[Opdracht]
Bewerk de lijst hieronder door overal "camera" te vervangen door "lens" en verder niets te veranderen. Laat de afbeeldingen weg in je antwoord.

[Opgeslagen items uit een verzameling]
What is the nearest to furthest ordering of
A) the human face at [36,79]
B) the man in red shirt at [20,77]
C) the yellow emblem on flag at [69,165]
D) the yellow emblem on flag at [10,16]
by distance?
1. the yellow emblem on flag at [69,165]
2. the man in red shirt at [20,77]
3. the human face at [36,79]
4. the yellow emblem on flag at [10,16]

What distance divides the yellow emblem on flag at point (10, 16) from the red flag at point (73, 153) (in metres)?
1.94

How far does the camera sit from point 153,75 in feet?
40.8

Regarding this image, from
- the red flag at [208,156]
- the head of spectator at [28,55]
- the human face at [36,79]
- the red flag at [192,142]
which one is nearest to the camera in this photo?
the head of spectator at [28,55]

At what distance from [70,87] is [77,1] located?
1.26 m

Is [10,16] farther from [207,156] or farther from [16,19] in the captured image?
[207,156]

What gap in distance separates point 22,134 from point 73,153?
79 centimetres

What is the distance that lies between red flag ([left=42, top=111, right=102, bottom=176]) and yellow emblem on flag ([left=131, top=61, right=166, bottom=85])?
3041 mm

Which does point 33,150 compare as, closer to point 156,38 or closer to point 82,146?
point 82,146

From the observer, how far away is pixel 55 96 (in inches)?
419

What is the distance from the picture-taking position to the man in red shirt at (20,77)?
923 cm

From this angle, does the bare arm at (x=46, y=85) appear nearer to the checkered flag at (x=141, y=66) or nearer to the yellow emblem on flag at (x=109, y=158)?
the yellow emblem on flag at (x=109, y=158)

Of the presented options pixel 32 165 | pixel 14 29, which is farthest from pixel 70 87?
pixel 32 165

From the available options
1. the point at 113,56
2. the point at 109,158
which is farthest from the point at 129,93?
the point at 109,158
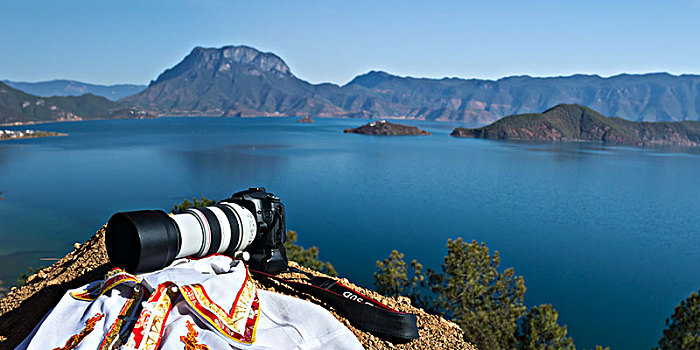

[Antwoord]
What is the nearest to furthest ordering of
A) the human face at [36,79]
B) the man in red shirt at [20,77]
C) the yellow emblem on flag at [69,165]
D) the yellow emblem on flag at [10,16]
by distance?
1. the yellow emblem on flag at [69,165]
2. the man in red shirt at [20,77]
3. the human face at [36,79]
4. the yellow emblem on flag at [10,16]

What distance divides the yellow emblem on flag at point (10, 16) from the red flag at point (73, 153) (in metres)?
1.94

How far does the lens sit from point 153,75 in feet?
40.8

Regarding this image, from
- the red flag at [208,156]
- the head of spectator at [28,55]
- the human face at [36,79]
- the red flag at [192,142]
which one is nearest to the lens in this photo?
the head of spectator at [28,55]

At what distance from [70,87] is [77,1] located?
1.26 m

Is [10,16] farther from [207,156] or farther from [16,19] in the captured image?
[207,156]

What gap in distance separates point 22,134 from point 73,153?
79 centimetres

What is the distance that lies between red flag ([left=42, top=111, right=102, bottom=176]) and yellow emblem on flag ([left=131, top=61, right=166, bottom=85])?
3041 mm

Which does point 33,150 compare as, closer to point 156,38 or closer to point 82,146?
point 82,146

From the observer, how far away is pixel 55 96 (in inches)?
419

What is the distance from the picture-taking position to the man in red shirt at (20,77)?
923 cm

From this angle, does the bare arm at (x=46, y=85) appear nearer to the checkered flag at (x=141, y=66) or nearer to the yellow emblem on flag at (x=109, y=158)?
the yellow emblem on flag at (x=109, y=158)

Of the presented options pixel 32 165 | pixel 14 29, which is farthest from pixel 70 87?
pixel 32 165

From the available options
1. the point at 113,56
2. the point at 109,158
which is farthest from the point at 129,93?
the point at 109,158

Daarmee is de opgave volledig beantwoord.